While mitochondria are the chemical energy generators in our cells, mitochondrial ribosomes (mitoribosomes) are vital workers behind the scenes, assembling amino acids into important protein complexes essential for energy production. However, the composition and function of these mitoribosomes have remained a mystery for biologists.
Now, researchers at the Swiss Federal Institute of Technology in Zurich (ETHZ) have obtained a partial 3-D reconstruction of the mammalian mitochondrial ribosome at a near-atomic resolution of 4.9 Angstroms. The group says their structure reveals an important first look into the unique architecture and structural evolution of the mitoribosome. The findings are published in the journal Nature.
“It’s very exciting to see how different from other ribosomes these mitochondrial ribosomes are and to reveal how these differences are actually important for their specialized function,” explained Nenad Ban, professor at the Institute of Molecular Biology and Biophysics at ETHZ. “It’s also very exciting for a structural biologist to obtain such high quality reconstructions that reveal so much detail.”
Ban and colleagues reconstructed the larger of two subunits that make up the mitoribosome’s structure. In their analysis, the team was able to identify a ribosomal protein serving as a membrane anchor at the ribosomal exit site for newly synthesized proteins.
Ban said that the mitoribosome may have integrated this protein during the course of evolution in order to permanently attach itself to the mitochondrial inner membrane. The unique ribosomal arrangement could have evolved solely to streamline trafficking of newly synthesised proteins directly to their destination in the membrane.
The machinery for anchoring ribosomes on membranes doesn’t exist in the cytosol said Ban. The mitoribosomes “just sit there and are highly specialized for synthesis of membrane proteins.”
Unlike bacterial or eukaryotic cytoplasmic ribosomes, mitoribosomes are comparatively much fewer in number. This makes them extremely hard to analyze with methods that require large amounts of sample,such as X-ray crystallography—a technique Ban’s lab had used in the past to obtain structural information.
To move beyond these technical limitations, the researchers turned to cryo-electron microscopy, a high-resolution microscopy method requiring much smaller sample sizes. With that technique, the lab generated millions of transmission images of the ribosomal subunit to reconstruct their 3-D structure.
The team then positioned individual RNAs and proteins within the subunit and later interpreted this structural information using chemical cross-linking and mass spectrometry.
“The method kind of puts a ruler to distances between the proteins and individual amino acids in these proteins,” said Ban. “It allowed us to identify a number of proteins that we have placed into electron microscopy maps of the mitochondrial ribosome.”

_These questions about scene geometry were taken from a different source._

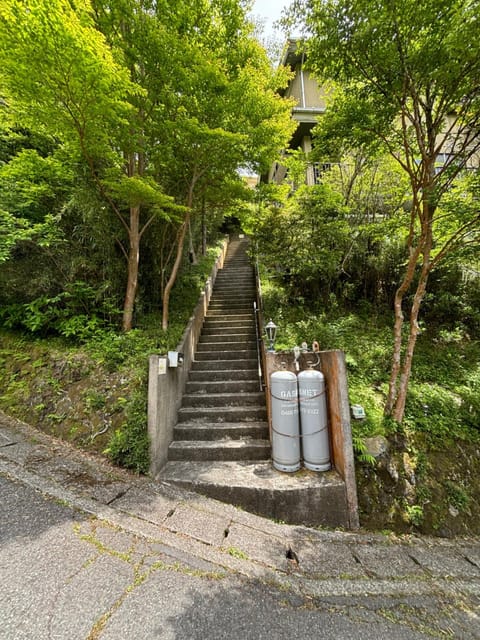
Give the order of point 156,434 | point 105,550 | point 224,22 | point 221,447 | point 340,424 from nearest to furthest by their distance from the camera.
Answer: point 105,550, point 340,424, point 156,434, point 221,447, point 224,22

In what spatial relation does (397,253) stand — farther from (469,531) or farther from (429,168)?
(469,531)

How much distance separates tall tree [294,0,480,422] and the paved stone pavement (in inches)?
73.9

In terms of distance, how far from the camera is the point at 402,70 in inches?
122

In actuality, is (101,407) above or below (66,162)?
below

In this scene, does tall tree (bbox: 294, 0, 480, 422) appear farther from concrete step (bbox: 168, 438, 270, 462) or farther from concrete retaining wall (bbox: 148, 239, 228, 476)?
concrete retaining wall (bbox: 148, 239, 228, 476)

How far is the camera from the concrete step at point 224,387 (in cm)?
459

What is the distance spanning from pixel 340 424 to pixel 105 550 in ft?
8.52

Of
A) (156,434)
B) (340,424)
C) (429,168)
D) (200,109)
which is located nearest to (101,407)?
(156,434)

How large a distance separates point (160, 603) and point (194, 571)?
1.14 ft

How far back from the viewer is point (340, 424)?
3045mm

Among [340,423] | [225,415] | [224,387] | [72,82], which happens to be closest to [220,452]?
[225,415]

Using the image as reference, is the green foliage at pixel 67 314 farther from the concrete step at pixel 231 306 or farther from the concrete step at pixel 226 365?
the concrete step at pixel 231 306

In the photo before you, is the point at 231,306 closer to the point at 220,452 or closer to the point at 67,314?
the point at 67,314


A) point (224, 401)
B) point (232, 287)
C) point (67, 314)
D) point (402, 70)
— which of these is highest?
point (402, 70)
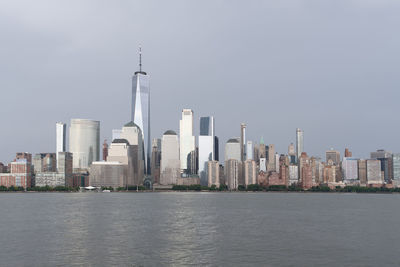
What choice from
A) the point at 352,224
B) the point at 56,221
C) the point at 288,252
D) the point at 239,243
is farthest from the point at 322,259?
the point at 56,221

Along with identifying the ribosome’s membrane anchor protein, Ban’s team also found that the mitoribosome’s proteins had replaced large portions of ribosomal RNA during evolution.
“We concluded that there is a step-wise elimination of the RNA because many proteins are still kept in the same place, but the contacts that are usually mediated by RNA are now mediated by additional proteins that have been added to the mitochondrial ribosome,” explained Ban.
Ban’s lab will continue to build on this study with the goal of elucidating the full mitoribosome structure at atomic resolution. But for now, “It’s nice to have another fascinating system under control that might pave the way for future studies,” said Ban.
Greber BJ, Boehringer D, Leitner A, Bieri P, Voigts-Hoffmann F, Erzberger JP, Leibundgut M, Aebersold R, Ban N. Architecture of the large subunit of the mammalian mitochondrial ribosome. Nature. 2014 Jan 23;505(7484):515-9.